General:Corpus Creation Instructions


These are instructions for creating a corpus to use with Voyant and Mandala.

1. Create a new folder in which to put your collection, and give it a meaningful name. Although Voyant does not require it, make sure there are no spaces in the name if you want this collection to work with Mandala as well.

2. Assemble a collection of between one and six related works, e.g. texts by the same author, or ones that are thematically, generically, or chronologically related. (In the case of short works such as poems a larger collection would be acceptable.) Voyant accepts files in plain text (.txt), HTML (.html), XML (.xml), MS Word (.doc, .docx), RTF (.rtf), or PDF (.pdf). Mandala only accepts files in XML (.xml) and plain text (.txt), so if you want to use your collection to be useful with both Voyant and Mandala, you should restrict yourself to these two formats. XML files allow for some added functionality in comparison to plan text, but they can be difficult to find, and some will be provided to you at the workshop. Plain text (.txt) is the safest and easiest option, and it is fine if all your texts are in this format. Good sources for files are Project Gutenberg, available at or Internet Archive, available at (To access all file formats on Internet Archive, click: All Files: HTTP.) To download a plain text (.txt) file, click on its link and then select one of the following menu options, depending on the browser you are using:

  • Internet Explorer: “File > Save As” or “Page > Save As”
  • Firefox or Chrome: “File > Save Page As”
  • Safari: “File > Save”
  • Opera: “Menu > Page > Save as” or “File > Save As”

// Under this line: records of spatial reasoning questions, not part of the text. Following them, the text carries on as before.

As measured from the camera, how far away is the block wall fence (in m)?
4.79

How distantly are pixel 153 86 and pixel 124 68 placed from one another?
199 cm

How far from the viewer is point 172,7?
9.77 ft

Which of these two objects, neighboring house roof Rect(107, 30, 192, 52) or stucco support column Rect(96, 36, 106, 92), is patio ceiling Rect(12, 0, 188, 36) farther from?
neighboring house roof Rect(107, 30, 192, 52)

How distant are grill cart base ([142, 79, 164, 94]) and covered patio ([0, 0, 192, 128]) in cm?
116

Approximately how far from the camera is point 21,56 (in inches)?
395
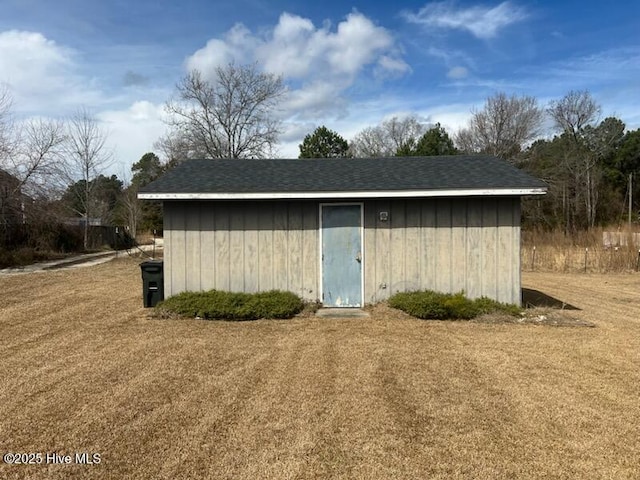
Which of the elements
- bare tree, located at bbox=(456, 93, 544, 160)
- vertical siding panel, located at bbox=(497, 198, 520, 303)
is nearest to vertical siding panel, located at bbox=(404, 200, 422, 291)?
vertical siding panel, located at bbox=(497, 198, 520, 303)

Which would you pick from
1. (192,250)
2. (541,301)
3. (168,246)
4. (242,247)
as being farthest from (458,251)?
(168,246)

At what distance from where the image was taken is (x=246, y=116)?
33.1 metres

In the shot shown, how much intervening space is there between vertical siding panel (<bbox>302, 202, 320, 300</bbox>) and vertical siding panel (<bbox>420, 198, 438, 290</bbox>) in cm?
191

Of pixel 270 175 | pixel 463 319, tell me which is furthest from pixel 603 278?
pixel 270 175

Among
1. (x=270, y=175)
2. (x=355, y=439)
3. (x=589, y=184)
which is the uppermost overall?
(x=589, y=184)

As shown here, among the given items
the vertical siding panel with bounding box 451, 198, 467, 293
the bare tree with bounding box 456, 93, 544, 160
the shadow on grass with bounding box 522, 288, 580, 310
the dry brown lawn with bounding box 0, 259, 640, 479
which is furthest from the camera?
the bare tree with bounding box 456, 93, 544, 160

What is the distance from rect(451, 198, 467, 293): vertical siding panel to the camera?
27.6 ft

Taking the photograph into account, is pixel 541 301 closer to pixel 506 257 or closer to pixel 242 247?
pixel 506 257

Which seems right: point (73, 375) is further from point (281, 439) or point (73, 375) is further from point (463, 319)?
point (463, 319)

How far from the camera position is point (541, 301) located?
9.83m

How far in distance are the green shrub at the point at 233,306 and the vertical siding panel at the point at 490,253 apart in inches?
135

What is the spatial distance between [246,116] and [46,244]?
1680 cm

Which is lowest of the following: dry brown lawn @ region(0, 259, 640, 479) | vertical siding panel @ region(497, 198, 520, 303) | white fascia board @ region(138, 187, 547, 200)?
dry brown lawn @ region(0, 259, 640, 479)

(XML files can usually be downloaded in the same way shown above for text files. Alternatively, clicking on them sometimes opens a dialog box asking whether you want to save the file to your computer; if that is the case, then save the file. Don't worry if you cannot find appropriate XML files - they will be provided at the workshop. However, if you have your own XML files that you wish to work on, then by all means feel free to bring them along.)

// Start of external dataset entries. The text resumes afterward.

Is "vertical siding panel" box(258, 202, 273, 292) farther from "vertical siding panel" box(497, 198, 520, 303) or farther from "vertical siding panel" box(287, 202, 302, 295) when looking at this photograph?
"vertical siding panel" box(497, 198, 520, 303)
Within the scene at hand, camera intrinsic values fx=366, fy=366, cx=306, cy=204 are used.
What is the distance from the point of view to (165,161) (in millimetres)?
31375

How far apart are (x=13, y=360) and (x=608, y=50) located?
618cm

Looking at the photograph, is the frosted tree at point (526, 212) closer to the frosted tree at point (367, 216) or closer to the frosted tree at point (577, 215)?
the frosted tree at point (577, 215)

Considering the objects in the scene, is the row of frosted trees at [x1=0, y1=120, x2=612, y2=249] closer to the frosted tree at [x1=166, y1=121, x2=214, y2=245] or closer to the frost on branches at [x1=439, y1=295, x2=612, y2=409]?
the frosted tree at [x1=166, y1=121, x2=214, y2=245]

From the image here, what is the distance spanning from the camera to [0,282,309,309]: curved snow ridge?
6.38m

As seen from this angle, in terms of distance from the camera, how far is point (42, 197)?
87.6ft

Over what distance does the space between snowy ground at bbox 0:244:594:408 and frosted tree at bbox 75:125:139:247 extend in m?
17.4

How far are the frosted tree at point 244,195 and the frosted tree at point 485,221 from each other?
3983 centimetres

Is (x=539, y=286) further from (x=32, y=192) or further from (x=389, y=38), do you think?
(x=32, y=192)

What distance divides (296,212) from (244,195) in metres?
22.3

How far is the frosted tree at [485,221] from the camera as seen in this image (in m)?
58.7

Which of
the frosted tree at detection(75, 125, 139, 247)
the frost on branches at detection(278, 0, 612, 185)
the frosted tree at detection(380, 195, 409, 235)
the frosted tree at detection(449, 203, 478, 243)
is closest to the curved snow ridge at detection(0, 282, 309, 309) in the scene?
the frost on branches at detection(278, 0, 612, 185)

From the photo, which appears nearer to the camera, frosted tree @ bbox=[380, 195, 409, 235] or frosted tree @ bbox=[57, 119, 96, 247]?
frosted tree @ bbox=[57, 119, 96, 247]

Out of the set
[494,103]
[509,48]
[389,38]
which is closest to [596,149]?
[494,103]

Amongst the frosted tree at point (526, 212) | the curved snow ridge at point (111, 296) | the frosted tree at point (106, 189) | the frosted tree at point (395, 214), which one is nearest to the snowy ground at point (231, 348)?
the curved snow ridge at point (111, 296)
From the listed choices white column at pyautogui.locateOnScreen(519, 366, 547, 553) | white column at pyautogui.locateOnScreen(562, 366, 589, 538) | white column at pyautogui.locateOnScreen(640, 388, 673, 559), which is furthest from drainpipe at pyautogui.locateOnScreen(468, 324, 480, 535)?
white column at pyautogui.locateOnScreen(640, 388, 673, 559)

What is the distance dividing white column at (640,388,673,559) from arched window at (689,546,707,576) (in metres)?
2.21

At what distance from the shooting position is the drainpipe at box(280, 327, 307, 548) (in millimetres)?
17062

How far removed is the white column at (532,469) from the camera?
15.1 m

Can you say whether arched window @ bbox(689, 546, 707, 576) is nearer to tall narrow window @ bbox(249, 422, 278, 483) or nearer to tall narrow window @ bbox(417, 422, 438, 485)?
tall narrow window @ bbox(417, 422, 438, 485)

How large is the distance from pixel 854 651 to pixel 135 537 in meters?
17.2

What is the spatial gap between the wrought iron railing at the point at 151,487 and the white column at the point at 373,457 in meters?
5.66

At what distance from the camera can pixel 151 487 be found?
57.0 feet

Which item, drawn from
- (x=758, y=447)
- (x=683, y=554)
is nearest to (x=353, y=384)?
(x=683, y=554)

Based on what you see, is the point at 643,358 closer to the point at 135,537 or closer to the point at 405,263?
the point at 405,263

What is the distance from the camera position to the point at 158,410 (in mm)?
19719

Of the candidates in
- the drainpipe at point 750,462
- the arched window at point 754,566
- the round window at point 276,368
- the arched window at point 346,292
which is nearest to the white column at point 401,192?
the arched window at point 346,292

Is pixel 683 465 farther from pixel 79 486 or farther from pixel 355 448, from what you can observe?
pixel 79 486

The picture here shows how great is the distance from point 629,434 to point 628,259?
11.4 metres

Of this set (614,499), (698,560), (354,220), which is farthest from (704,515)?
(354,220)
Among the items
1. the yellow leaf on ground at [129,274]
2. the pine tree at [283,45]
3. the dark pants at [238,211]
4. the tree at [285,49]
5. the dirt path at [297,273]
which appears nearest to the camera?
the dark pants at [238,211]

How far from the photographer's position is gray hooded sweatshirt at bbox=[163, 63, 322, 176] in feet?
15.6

3. Put all the files you collected into the folder you created.

4. Open each file and delete headers and footers that contain metadata about the file, if they are present. The headers and footers contain supplementary material that you will likely not want to analyze; they are located before and after the beginning and end of the actual work, and are typically well marked with asterisks and/or a statement to the effect that the work is beginning or ending.

5. Rename each file in the following way: Date-Title-Author.txt. This will allow you to view your texts historically in Voyant. Make sure there are no spaces in the names if you want this collection to work with Mandala as well.

6. Zip the folder containing your files. To zip a folder using Windows XP or later, right-click on it and select “Send to > Compressed (Zipped) folder.” To zip a folder using Mac OS X 10.5 Leopard or later, right-click on it (or control-click on it if you only have one mouse button) and then select “Compress” from the menu that appears. If you have problems zipping the folder, bring your unzipped folder to the workshop and workshop staff will be happy to assist you.